● **AUFGABE A**: Schreib aus den Zeilen unten genau die Zeilen unverändert ab, die bei der Zeile mit „Of butterfly wing“ beginnen und nach der Zeile mit „the dark brown flower center at crop(12, 129, 75, 199) <“ enden. Beide Grenzzeilen gehören dazu.

● **AUSZUG**:
++++++++
Überraschend hat der Wiener Bürgermeister nun einen Vorschlag, wie mit den Identitären umzugehen ist: Verbieten. Das hat durchaus etwas Amüsantes. Wirklich. Lassen wir das kurz sacken. Drehen wir es kurz nocheinmal schön funkelnd im Kopf herum. Ích lass euch noch kurz Zeit. Was für eine wunderbare Welt das wäre. So.
Und jetzt zum Spiele verderben. Ein Verbot der Identitären geht am Problem vorbei. Es führt zu Nichts und ist ein Scheingefecht. Unter Umständen kann es sogar kontraproduktiv sein. Ein ernthaftes Verbotsverfahren (falls das neben Verbalradikalismus überhaupt die Intention war), das scheitert bedeutet nämlich ein Erfolgserlebnis für die gesamte rechtsextreme Szene. Schon in Deutschland bei der NPD (wo es daran scheiterte, dass der Verfassungsschutz nicht mehr wusste welche Nazis von ihnen und welche von der NPD selbst bezahlt werden) hat man gesehen, dass soetwas hinderlich ist. Hinzukommt, dass die Chance bei der NPD wohl ungleich höher war, als es bei den Identitären ist, dass soetwas durchgeht. Die Notwendigkeit ist auch viel höher, da sich die NPD über Parteiförderung etc finanziert, was bei den Identitären nicht der Fall ist (und wenn von den Förderungen einer anderen Organisation/Partei und nicht an sie direkt).
++++++++
● **QUELLENMATERIAL**:
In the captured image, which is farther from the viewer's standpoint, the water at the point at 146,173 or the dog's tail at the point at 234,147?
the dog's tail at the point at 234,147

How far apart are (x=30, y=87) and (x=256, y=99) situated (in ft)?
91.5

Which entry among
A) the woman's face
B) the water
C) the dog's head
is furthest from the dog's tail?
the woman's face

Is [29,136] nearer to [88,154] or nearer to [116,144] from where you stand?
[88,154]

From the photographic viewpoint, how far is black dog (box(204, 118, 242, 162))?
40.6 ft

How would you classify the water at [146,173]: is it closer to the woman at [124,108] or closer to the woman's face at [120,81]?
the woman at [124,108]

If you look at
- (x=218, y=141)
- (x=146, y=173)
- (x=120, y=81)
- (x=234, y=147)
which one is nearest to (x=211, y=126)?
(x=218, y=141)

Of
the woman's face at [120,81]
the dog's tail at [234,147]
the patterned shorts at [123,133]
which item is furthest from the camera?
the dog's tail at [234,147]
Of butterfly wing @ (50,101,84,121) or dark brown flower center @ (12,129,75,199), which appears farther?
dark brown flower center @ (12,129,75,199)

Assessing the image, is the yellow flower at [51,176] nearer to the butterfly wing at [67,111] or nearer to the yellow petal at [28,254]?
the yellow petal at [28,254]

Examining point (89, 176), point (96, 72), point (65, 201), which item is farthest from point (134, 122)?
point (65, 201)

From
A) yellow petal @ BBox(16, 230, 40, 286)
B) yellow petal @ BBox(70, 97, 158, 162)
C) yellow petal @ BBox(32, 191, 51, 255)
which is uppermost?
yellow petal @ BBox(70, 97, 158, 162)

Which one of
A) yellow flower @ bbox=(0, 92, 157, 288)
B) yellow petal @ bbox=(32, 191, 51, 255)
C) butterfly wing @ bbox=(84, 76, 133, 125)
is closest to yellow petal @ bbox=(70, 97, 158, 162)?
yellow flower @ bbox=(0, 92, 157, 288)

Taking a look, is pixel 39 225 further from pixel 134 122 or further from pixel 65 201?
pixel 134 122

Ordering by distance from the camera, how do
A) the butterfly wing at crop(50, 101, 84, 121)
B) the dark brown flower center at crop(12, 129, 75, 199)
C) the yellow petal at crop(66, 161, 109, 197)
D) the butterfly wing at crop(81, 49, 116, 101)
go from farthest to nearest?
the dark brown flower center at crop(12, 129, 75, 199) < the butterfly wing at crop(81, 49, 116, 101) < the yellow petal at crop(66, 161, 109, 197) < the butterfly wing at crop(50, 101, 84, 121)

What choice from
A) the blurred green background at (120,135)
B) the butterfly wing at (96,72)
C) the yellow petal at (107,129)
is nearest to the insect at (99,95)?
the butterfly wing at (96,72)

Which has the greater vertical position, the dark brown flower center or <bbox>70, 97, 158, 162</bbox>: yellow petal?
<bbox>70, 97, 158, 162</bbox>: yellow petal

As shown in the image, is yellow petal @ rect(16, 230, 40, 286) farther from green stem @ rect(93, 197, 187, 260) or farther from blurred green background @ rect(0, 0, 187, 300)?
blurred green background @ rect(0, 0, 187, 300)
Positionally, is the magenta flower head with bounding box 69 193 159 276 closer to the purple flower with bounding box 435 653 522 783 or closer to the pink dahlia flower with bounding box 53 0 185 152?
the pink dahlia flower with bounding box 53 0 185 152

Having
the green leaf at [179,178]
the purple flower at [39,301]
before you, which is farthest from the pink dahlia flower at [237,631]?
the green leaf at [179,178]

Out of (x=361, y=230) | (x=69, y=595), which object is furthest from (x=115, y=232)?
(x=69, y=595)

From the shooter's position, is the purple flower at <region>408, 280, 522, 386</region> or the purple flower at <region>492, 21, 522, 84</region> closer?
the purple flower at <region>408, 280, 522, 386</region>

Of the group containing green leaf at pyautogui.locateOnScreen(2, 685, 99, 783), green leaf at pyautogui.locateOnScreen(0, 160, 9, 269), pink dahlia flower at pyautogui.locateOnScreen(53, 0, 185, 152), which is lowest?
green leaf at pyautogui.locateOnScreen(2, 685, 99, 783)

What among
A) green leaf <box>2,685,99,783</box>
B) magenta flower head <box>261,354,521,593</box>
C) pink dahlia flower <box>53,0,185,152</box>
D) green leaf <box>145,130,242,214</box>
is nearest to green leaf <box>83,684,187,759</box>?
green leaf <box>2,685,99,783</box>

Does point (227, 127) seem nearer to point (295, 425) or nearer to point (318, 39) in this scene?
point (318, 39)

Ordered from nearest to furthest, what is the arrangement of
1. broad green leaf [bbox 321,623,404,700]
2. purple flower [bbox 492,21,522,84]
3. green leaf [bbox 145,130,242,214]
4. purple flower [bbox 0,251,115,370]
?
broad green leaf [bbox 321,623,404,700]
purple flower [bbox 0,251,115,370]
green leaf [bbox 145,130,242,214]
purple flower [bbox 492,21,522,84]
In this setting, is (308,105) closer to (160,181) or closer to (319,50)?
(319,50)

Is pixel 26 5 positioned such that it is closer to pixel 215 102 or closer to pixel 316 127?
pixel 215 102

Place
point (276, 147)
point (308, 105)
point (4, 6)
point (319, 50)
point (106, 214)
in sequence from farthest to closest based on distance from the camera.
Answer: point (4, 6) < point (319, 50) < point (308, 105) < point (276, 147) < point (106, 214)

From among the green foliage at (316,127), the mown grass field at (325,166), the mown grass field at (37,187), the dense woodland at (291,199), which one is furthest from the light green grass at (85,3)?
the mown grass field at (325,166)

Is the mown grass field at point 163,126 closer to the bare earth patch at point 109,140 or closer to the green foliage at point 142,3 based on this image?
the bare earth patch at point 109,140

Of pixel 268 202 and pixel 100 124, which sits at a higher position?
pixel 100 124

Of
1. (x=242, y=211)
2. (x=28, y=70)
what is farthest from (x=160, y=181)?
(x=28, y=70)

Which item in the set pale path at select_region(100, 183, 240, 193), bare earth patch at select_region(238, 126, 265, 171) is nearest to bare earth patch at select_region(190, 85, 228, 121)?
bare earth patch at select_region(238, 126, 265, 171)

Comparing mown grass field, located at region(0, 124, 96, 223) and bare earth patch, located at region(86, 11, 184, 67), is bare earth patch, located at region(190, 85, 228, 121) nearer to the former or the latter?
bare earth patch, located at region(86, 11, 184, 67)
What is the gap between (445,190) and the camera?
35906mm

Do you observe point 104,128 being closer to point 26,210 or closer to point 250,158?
++++++++
● **AUFGABE B**: Woran scheiterte laut dem Auszug das Verbotsverfahren gegen die NPD in Deutschland?

● **ERWARTETE ANTWORT A**:
Of butterfly wing @ (50,101,84,121) or dark brown flower center @ (12,129,75,199), which appears farther?
dark brown flower center @ (12,129,75,199)

Assessing the image, is the yellow flower at [51,176] nearer to the butterfly wing at [67,111] or nearer to the yellow petal at [28,254]?
the yellow petal at [28,254]

Examining point (89, 176), point (96, 72), point (65, 201), which item is farthest from point (134, 122)?
point (65, 201)

From
A) yellow petal @ BBox(16, 230, 40, 286)
B) yellow petal @ BBox(70, 97, 158, 162)
C) yellow petal @ BBox(32, 191, 51, 255)
which is uppermost?
yellow petal @ BBox(70, 97, 158, 162)

Which one of
A) yellow flower @ bbox=(0, 92, 157, 288)
B) yellow petal @ bbox=(32, 191, 51, 255)
C) butterfly wing @ bbox=(84, 76, 133, 125)
is closest to yellow petal @ bbox=(70, 97, 158, 162)?
yellow flower @ bbox=(0, 92, 157, 288)

Taking a look, is pixel 39 225 further from pixel 134 122 or further from pixel 65 201?
pixel 134 122

Ordering by distance from the camera, how do
A) the butterfly wing at crop(50, 101, 84, 121)
B) the dark brown flower center at crop(12, 129, 75, 199)
C) the yellow petal at crop(66, 161, 109, 197)
D) the butterfly wing at crop(81, 49, 116, 101)
go from farthest to nearest?
the dark brown flower center at crop(12, 129, 75, 199) < the butterfly wing at crop(81, 49, 116, 101) < the yellow petal at crop(66, 161, 109, 197) < the butterfly wing at crop(50, 101, 84, 121)

● **ERWARTETE ANTWORT B**: Es scheiterte daran, dass der Verfassungsschutz nicht mehr wusste, welche Nazis von ihm und welche von der NPD selbst bezahlt wurden.